Evaluation · intermediate
Faithfulness (groundedness)
Faithfulness measures whether an LLM's answer is supported by the retrieved context — every claim either appears in the source material or follows directly from it. The most important RAG quality metric.
Explanation
A faithful answer never introduces information not present in the retrieved chunks. An unfaithful answer hallucinates — confidently asserting facts that the source did not contain.
Standard scoring: LLM-as-judge reads (retrieved context, generated answer), decomposes the answer into atomic claims, and checks whether each claim is entailed by the context. Pass = all claims entailed; partial-fail = some entailed; fail = at least one major claim contradicts or fabricates.

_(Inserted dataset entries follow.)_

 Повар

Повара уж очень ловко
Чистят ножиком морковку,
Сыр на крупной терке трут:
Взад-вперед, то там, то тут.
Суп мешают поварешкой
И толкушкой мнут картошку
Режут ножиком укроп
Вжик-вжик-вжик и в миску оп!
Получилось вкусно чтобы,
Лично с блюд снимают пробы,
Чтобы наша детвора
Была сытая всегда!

Phoenix, Ragas, and Anthropic's eval recipes all ship faithfulness graders out of the box. Most RAG quality dashboards lead with faithfulness as the headline metric — it correlates strongly with user trust and is the easiest hallucination to catch in CI.
Examples
- Faithfulness eval flags an answer that cited "California enacted X in 2024" when the retrieved policy said 2023; the trace surfaces the original failure.

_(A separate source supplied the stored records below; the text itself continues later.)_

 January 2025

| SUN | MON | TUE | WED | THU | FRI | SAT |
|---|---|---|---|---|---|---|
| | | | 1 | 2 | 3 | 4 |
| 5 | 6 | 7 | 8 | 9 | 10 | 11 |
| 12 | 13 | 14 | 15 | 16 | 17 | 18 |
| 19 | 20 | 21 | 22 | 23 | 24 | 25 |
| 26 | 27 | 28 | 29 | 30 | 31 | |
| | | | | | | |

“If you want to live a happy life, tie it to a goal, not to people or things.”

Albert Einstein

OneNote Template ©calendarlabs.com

- Phoenix's built-in faithfulness evaluator running on 5% of production traces.
When to use faithfulness
Always for RAG — faithfulness is the single most actionable production metric.
Frequently asked
What is Faithfulness?
Faithfulness measures whether an LLM's answer is supported by the retrieved context — every claim either appears in the source material or follows directly from it. The most important RAG quality metric.
What is an example of faithfulness?
Faithfulness eval flags an answer that cited "California enacted X in 2024" when the retrieved policy said 2023; the trace surfaces the original failure.
How is Faithfulness related to Retrieval-Augmented Generation?
Faithfulness and Retrieval-Augmented Generation are both evaluation concepts. RAG retrieves relevant documents from a corpus at query time and includes them in the prompt, letting an LLM answer with up-to-date, source-cited, private information without retraining.
When should I use faithfulness?
Always for RAG — faithfulness is the single most actionable production metric.
Is Faithfulness considered intermediate?
Faithfulness is generally considered intermediate-level material in the AI and LLM space.